[Records from a collection]
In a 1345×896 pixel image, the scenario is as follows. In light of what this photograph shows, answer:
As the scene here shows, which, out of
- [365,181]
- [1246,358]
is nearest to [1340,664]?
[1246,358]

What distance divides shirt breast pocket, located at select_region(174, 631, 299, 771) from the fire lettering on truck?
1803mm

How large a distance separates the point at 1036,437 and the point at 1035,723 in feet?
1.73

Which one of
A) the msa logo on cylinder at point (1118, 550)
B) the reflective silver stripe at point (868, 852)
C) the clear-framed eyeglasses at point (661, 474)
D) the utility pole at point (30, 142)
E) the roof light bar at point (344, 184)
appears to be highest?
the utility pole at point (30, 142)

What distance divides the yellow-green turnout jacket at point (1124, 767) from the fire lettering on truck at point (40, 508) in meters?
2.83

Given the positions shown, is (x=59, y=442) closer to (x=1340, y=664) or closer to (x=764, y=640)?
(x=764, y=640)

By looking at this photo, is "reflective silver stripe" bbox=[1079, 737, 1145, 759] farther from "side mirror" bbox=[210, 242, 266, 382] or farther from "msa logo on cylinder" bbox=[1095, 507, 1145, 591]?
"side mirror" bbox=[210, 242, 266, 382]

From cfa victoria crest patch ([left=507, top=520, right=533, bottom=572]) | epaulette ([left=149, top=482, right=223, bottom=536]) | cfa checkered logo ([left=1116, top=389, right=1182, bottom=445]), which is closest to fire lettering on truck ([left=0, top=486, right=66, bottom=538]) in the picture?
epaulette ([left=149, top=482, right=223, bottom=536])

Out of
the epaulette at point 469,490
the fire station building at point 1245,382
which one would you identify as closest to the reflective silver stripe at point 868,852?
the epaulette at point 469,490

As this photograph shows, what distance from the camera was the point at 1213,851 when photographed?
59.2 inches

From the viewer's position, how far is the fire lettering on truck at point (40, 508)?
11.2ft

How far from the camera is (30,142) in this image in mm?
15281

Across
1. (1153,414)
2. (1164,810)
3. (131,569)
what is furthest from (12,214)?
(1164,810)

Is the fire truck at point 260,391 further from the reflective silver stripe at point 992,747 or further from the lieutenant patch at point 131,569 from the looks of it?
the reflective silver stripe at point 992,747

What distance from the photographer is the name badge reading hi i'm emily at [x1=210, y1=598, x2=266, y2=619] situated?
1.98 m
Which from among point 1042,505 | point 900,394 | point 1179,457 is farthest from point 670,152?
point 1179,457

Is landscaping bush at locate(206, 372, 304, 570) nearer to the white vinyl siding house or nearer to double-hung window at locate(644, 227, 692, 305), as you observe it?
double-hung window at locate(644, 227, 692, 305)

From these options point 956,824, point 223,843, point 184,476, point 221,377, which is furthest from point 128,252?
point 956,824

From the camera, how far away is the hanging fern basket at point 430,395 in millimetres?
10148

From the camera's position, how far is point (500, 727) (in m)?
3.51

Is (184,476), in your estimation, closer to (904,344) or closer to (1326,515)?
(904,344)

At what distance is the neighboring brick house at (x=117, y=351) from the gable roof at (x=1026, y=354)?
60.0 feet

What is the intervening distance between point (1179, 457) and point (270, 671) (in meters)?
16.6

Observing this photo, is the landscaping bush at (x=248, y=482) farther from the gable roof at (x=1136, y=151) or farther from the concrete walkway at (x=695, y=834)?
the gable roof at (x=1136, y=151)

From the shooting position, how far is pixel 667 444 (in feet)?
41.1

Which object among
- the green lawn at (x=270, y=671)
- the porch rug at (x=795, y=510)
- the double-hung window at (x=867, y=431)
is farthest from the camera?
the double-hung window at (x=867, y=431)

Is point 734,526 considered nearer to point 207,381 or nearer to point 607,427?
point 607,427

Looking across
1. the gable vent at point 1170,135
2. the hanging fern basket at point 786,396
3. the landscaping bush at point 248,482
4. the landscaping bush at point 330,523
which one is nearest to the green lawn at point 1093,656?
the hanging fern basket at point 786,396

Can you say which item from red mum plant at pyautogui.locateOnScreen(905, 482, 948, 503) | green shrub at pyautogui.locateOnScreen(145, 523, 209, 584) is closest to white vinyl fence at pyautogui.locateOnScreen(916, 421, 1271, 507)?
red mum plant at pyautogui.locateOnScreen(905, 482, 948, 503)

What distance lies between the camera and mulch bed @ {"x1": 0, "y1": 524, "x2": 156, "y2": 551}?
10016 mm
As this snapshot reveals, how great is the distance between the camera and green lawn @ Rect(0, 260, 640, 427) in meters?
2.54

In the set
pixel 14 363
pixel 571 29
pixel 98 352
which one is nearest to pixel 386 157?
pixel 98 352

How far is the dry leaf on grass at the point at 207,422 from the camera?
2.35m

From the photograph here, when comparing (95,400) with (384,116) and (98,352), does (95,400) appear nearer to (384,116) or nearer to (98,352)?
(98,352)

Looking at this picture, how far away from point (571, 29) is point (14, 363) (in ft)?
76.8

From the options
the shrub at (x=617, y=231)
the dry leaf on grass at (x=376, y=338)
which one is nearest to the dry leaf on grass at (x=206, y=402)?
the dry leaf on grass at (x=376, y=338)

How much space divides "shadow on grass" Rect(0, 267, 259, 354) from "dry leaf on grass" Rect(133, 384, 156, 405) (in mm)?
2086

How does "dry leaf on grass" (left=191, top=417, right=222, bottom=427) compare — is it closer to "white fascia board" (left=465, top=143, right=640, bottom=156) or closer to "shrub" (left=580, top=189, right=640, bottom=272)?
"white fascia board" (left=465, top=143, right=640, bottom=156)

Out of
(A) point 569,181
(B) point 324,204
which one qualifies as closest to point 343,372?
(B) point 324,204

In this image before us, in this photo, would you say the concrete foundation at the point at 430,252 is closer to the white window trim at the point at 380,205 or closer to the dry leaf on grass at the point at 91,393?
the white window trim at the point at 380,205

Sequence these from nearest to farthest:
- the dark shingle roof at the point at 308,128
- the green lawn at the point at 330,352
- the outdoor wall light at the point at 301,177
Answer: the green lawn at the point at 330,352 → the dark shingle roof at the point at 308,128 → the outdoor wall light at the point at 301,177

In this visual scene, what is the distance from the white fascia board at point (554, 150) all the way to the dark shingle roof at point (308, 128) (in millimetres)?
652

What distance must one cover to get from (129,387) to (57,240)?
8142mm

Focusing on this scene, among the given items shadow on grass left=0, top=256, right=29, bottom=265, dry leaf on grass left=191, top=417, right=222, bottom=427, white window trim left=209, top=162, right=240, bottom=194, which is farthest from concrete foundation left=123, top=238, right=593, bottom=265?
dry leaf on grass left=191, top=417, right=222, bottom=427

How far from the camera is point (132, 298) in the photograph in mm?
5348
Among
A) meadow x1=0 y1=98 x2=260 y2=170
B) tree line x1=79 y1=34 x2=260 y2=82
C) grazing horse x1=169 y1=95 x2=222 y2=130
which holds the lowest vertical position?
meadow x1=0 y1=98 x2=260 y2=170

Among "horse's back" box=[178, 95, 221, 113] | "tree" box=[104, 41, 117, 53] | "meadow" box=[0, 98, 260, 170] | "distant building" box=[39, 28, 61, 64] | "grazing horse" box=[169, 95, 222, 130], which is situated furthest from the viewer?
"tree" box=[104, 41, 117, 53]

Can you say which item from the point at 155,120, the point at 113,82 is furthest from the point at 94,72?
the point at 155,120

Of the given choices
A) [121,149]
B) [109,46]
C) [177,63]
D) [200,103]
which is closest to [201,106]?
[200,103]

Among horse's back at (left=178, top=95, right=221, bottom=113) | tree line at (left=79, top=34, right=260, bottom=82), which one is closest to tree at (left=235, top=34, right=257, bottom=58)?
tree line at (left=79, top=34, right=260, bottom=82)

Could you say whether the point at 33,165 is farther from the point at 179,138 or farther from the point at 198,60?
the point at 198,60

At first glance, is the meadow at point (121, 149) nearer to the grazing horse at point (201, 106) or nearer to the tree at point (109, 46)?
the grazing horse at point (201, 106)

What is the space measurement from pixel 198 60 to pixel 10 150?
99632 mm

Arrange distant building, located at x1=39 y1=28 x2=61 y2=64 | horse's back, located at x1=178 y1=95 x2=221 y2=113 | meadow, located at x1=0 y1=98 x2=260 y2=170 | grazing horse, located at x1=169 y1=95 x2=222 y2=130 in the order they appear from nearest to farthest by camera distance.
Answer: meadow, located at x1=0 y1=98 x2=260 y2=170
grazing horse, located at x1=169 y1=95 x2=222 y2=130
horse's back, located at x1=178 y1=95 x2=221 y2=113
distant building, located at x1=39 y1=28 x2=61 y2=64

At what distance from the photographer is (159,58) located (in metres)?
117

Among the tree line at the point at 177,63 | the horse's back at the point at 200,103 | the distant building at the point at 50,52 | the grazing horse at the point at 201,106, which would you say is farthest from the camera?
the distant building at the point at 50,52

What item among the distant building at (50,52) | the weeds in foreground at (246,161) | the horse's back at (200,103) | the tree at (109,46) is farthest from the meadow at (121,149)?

▶ **Written exercise**:
Can you transcribe, character for character, the lines running from the one with "From cfa victoria" up to and including the one with "59.2 inches"?

▶ **Solution to this exercise**:
From cfa victoria crest patch ([left=507, top=520, right=533, bottom=572]) | epaulette ([left=149, top=482, right=223, bottom=536]) | cfa checkered logo ([left=1116, top=389, right=1182, bottom=445]), which is closest to fire lettering on truck ([left=0, top=486, right=66, bottom=538]) in the picture?
epaulette ([left=149, top=482, right=223, bottom=536])

Out of
the epaulette at point 469,490
the fire station building at point 1245,382
which one would you identify as closest to the reflective silver stripe at point 868,852?
the epaulette at point 469,490

As this photograph shows, what distance from the camera was the point at 1213,851 when photographed?
59.2 inches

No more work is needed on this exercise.